A drug once thought to only prevent cancer cell proliferation was recently observed to switch immune cells that dampen the body’s attack into the kind of cells that increases anti-cancer activity, according to a new study published by Cancer Immunology Research.

When mice were treated with nab-paclitaxel (Abraxane), macrophages—immune cells that engulf foreign pathogens—changed the cells to trigger a powerful anti-cancer effect.

"Our study reveals a previously unappreciated role for Abraxane in tumor immunology," says corresponding study author Dafna Bar-Sagi, PhD. "In doing so, it suggests ways to improve the drug and argues for its inclusion in new kinds of combination treatments.”

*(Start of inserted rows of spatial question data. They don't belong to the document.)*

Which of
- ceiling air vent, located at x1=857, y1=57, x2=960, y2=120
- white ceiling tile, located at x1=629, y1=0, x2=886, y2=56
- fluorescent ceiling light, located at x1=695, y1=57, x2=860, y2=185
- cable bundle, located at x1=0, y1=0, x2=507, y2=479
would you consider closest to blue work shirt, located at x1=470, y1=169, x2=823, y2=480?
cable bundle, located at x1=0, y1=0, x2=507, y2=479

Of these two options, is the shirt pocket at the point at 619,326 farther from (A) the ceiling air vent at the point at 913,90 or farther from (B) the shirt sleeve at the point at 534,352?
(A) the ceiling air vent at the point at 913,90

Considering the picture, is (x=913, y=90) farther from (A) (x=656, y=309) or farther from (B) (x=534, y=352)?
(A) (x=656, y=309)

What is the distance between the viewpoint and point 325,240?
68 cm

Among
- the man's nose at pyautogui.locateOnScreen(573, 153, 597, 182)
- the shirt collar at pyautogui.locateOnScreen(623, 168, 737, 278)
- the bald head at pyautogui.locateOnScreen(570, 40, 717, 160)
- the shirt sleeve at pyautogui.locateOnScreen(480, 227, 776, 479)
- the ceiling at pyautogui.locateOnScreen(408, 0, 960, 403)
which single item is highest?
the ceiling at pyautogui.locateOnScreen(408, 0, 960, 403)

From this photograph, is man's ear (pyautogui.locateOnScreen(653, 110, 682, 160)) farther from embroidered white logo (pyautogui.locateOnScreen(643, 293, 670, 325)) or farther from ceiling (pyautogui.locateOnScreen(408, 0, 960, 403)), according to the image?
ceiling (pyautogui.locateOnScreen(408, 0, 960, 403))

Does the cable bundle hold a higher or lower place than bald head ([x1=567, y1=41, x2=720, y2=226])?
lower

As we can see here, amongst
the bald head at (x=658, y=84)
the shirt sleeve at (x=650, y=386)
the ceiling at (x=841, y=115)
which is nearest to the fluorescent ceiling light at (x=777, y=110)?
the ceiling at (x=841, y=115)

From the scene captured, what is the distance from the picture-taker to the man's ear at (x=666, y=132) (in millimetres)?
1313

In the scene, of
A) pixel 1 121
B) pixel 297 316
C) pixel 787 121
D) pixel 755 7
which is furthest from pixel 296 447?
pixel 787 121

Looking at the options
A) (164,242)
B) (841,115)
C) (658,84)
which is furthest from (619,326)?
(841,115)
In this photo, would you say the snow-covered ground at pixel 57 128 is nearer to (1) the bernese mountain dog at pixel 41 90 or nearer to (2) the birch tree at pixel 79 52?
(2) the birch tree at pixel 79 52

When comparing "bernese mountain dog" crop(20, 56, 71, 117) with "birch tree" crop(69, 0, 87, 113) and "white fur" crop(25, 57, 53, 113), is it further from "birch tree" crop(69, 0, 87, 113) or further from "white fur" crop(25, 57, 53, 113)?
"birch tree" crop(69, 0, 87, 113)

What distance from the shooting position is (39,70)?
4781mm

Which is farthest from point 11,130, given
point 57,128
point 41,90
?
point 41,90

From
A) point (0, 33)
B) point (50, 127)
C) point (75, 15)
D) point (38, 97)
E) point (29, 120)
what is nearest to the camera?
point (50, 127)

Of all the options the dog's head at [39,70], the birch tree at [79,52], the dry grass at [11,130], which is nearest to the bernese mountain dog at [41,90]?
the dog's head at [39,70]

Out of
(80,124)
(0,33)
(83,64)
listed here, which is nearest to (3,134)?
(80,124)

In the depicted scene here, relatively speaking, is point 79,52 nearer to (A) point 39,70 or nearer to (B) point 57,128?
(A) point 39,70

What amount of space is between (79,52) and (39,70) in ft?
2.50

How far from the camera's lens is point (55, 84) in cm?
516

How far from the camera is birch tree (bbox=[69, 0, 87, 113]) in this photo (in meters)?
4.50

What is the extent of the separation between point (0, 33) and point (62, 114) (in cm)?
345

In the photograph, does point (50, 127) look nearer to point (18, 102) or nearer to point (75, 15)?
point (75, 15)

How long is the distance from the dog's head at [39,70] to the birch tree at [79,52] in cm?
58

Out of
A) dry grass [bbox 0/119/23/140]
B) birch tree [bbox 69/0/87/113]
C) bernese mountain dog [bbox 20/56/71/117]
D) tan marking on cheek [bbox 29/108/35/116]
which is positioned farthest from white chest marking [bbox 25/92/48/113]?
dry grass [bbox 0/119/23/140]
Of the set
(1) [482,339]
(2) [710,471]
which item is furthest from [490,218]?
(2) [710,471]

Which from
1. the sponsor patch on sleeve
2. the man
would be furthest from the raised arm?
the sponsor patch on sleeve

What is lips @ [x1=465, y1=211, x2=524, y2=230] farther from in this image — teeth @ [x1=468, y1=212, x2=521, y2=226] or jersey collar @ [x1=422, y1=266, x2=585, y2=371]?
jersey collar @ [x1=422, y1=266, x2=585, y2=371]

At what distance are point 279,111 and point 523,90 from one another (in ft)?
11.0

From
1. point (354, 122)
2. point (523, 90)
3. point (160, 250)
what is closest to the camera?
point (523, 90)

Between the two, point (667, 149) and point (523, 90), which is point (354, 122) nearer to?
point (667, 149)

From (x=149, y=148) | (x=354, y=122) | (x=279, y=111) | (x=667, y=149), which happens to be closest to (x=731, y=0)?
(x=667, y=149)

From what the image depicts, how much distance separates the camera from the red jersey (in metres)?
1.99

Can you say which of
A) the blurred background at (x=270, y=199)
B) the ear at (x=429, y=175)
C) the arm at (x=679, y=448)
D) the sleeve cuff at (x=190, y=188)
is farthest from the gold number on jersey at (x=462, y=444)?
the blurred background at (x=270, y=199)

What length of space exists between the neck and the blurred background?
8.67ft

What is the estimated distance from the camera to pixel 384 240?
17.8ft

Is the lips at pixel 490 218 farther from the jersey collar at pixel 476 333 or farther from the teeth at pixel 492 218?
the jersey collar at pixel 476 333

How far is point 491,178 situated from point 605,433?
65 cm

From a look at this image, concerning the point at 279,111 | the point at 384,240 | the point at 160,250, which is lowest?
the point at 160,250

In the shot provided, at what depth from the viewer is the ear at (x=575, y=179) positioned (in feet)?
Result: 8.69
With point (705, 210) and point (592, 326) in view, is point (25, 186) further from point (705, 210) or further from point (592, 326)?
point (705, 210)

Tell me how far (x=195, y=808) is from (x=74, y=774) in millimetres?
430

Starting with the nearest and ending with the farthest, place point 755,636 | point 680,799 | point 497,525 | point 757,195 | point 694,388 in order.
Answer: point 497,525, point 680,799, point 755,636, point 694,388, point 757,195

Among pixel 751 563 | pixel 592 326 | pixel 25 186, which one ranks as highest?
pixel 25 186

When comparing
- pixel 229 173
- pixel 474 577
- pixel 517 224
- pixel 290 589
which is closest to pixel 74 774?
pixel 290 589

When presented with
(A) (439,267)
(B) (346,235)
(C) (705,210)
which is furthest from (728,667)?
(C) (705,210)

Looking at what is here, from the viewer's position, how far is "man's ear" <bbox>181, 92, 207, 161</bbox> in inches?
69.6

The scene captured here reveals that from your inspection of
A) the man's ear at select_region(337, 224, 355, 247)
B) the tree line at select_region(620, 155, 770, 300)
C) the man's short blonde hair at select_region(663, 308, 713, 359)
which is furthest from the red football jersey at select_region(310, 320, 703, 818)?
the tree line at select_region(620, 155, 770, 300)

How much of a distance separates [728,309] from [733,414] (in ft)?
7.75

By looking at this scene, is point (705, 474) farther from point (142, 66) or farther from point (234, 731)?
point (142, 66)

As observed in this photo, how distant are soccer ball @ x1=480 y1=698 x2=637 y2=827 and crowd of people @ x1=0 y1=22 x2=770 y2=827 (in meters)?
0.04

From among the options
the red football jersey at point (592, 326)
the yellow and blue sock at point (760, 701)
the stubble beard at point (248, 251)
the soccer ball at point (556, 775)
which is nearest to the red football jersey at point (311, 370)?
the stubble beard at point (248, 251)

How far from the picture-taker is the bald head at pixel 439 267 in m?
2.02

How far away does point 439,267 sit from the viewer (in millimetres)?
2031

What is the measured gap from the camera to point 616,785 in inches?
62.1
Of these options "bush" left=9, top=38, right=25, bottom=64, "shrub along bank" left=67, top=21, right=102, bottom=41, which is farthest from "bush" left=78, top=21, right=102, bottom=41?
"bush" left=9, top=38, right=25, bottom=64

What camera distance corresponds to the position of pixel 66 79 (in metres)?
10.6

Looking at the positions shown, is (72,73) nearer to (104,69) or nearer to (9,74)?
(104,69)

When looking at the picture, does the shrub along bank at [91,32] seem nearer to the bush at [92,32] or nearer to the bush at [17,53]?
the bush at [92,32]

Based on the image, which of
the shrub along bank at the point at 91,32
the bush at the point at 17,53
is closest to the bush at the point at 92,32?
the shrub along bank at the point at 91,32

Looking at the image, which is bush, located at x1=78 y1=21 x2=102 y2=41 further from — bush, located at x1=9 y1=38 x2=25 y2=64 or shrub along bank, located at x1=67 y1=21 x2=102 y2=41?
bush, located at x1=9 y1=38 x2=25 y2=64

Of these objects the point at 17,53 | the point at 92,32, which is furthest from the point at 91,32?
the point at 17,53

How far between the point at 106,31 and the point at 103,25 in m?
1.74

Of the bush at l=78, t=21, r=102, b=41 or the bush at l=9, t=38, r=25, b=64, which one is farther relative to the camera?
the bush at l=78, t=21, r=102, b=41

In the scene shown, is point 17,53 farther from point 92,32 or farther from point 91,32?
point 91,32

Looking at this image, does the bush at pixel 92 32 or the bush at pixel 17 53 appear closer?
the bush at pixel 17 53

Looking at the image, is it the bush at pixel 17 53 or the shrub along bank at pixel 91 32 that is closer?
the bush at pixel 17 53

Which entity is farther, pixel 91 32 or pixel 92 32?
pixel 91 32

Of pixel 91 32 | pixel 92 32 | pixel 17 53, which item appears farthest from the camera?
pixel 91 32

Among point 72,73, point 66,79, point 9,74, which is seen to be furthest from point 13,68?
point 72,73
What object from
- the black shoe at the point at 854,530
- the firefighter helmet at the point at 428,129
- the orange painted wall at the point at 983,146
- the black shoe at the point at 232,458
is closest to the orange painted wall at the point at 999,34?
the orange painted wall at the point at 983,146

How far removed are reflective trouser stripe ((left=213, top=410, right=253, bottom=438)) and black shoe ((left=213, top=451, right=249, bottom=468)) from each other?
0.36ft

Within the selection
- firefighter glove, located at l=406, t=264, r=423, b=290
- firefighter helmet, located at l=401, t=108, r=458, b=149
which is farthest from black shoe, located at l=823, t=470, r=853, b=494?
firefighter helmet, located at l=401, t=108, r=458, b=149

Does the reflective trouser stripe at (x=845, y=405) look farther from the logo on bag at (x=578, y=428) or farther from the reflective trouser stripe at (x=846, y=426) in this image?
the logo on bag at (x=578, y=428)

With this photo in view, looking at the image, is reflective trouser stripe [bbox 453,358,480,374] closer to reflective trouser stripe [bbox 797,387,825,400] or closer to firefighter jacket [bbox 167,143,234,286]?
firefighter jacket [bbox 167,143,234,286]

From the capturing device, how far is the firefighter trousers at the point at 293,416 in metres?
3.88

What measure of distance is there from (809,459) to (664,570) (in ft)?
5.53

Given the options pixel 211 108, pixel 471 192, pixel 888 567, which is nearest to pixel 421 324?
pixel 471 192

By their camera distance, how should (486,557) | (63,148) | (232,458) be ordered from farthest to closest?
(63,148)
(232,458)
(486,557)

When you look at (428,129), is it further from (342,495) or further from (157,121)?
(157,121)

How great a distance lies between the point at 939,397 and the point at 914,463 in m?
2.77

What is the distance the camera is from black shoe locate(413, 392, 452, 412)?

Abraxane contains paclitaxel in combination with nanoparticles of the albumin protein. This treatment has shown efficacy against pancreatic cancer, while paclitaxel monotherapy has not had this effect. While the combination therapy is part of the standard treatment for the disease, the drug’s mechanisms were largely unknown.

Paclitaxel prevents microtubules from breaking inside cancer cells, which allows them to proliferate and spread. Previously, researchers believed that nab-paclitaxel worked in the same manner, and used albumin to enter the cells with fewer toxic side effects.

However, these new findings show that nab-paclitaxel may also affect macrophages, which are found in the bloodstream and can build up in tumors, according to the study.

In healthy immune systems, macrophages trigger an attack on foreign substances, including cancer cells, but cancer cells can secrete factors that lessen the immune response. Cancer cells have the ability to change normal macrophages (M1) to cells that have suppressed function (M2).

In cell line studies, the researchers discovered that nab-paclitaxel is more effective compared with paclitaxel monotherapy because albumin allows the macrophages to engulf the drug through micropinocytosis. Once the drug is inside macrophages, nab-paclitaxel transforms immune-suppressing M2 cells into M1 cells to increase anti-cancer immune system activity in mice, according to the study.

Other studies have found that paclitaxel is similar in structure to substances from bacteria that elicit a macrophage response. In this new study, nab-paclitaxel was observed to elicit a macrophage response.

The discovery of the underlying mechanisms of nab-paclitaxel may lead to novel treatments that target cancer macrophages to amplify the immune system response. These immunotherapy treatments are also known to reduce side effects compared with standard treatment, which may improve patient outcomes.

"Our findings argue that it may be possible to develop more treatments that selectively target macrophages by coupling albumin to immune-activating agents," said lead study author Jane Cullis, PhD. "We may also be able to adjust albumin's structure such that drugs attached to it stay in macrophages longer, or combine Abraxane with T-cell treatments for greater therapeutic effect. In principle, such treatments should be useful against the many tumor types infiltrated by macrophages."